Amtsgericht Vollstreckungsgericht 54292 Trier

Erinnerung gegen die Art und Weise der Zwangsvollstreckung gem. § 766 ZPO

In der Zwangsvollstreckungssache

der Schuhfabrik Absatz & Sohle OHG, Strackgasse 5, 63075 Offenbach am Main, vertreten durch den persönlich haftenden Gesellschafter Herrn Peter zum Dampfbad

                                                                    	- Gläubigerin -

gegen

die Steuerberaterin Frau Heidi Eppen-Brunn, Kuhweg 2, 54293 Trier

                                                                   	- Schuldnerin -

Prozessbevollmächtigte: Frau Rechtsanwältin Nicole Mutter-Schaft,

	Blanke 2, 54293 Trier

lege ich namens und im Auftrag der Schuldnerin

         Erinnerung gegen die Art und Weise der Zwangsvollstreckung

ein.

Ich beantrage,

die von Frau Gerichtsvollzieherin Kathrin-Janette Wind, Auf der Burgmauer 2, 54295 Trier, am 03.12.2007 bei der Schuldnerin vorgenommene Pfändung des Fernsehgerätes, Marke „Guckemol“ für unzulässig zu erklären.

Begründung:

Die Gläubigerin hat aufgrund des Versäumnisurteils des Amtsgerichts Trier vom 29.10.2007, Az. 3 C 987/07, Frau Gerichtsvollzieherin Kathrin-Janette Wind beauftragt, in das bewegliche Vermögen der Schuldnerin zu vollstrecken.

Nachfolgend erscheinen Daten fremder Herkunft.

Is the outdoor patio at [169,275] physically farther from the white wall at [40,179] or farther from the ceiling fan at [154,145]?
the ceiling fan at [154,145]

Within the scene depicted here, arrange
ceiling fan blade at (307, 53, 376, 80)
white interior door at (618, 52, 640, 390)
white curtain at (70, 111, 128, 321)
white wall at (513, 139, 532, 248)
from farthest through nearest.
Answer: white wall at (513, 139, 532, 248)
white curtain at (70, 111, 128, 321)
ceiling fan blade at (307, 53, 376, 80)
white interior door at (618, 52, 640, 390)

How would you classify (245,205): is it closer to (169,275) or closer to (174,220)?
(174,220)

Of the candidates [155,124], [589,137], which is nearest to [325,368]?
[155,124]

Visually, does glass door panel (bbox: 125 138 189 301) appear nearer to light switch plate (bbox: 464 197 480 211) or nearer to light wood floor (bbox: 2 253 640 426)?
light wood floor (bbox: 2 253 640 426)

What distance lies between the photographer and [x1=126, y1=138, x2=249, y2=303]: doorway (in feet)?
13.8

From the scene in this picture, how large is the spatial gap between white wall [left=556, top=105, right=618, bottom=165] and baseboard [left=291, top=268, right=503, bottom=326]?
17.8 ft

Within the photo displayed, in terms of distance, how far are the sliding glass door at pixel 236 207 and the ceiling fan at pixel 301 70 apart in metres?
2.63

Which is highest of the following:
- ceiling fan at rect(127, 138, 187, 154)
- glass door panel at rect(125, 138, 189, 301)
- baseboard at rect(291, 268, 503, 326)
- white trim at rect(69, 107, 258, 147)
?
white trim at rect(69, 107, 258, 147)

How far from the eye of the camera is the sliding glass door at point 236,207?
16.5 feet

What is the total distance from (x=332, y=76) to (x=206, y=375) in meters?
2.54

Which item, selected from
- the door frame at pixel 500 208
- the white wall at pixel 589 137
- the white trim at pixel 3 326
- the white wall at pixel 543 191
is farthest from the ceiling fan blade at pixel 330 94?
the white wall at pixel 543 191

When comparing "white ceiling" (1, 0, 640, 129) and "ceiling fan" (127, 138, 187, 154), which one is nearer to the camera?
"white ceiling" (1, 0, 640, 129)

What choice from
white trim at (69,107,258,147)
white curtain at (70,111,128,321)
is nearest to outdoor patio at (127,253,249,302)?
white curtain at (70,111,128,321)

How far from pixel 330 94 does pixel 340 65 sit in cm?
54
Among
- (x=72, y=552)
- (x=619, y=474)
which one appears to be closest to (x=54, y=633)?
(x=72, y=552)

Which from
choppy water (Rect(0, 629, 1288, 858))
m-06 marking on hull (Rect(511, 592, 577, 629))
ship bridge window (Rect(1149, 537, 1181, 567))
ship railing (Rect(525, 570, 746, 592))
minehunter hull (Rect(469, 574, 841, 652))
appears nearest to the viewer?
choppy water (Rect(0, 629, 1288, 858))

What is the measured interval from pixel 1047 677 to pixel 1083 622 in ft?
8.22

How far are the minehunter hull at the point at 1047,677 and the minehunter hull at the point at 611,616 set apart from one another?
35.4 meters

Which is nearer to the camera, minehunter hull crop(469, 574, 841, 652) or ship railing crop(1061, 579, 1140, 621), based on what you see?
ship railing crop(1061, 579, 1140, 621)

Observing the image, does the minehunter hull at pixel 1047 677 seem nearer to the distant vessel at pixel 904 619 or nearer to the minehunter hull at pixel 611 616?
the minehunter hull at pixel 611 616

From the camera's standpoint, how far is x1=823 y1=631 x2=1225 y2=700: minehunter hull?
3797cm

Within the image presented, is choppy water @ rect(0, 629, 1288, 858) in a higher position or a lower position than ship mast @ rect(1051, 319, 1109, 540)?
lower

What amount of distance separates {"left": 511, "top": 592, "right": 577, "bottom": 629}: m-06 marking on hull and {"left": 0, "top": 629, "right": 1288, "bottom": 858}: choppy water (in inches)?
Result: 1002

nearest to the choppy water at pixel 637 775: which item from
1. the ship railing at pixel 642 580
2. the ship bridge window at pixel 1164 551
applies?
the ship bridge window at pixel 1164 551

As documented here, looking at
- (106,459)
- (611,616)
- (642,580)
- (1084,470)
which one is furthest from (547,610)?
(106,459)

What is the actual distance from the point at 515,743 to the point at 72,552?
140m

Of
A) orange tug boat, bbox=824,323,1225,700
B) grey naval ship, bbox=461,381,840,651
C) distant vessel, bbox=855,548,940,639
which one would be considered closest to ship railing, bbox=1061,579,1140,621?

Die Gerichtsvollzieherin Wind hat laut Pfändungsprotokoll DR II 123/07vom 03.12.2007 folgende Sachen gepfändet:

- Einen gebrauchten Pkw, Mercedes Benz C 220, amtliches Kennzeichen TR-JB 1234, Fahrgestell Nr. XYZ 12ZF00235678, im Schätzwert von 12.000,00 EUR;

- Ein Fernsehgerät, Marke „Guckemol“ im Wert von 400,00 EUR.

Beweis: - anliegendes Pfändungsprotokoll vom 03.12.2007

Die Pfändung des Fernsehgerätes ist unzulässig, weil die Schuldnerin auf andere Weise ihr Informationsbedürfnis nicht befrieden kann. Andere Fernsehgeräte oder ein Rundfunkgerät sind bei der Schuldnerin nicht vorhanden.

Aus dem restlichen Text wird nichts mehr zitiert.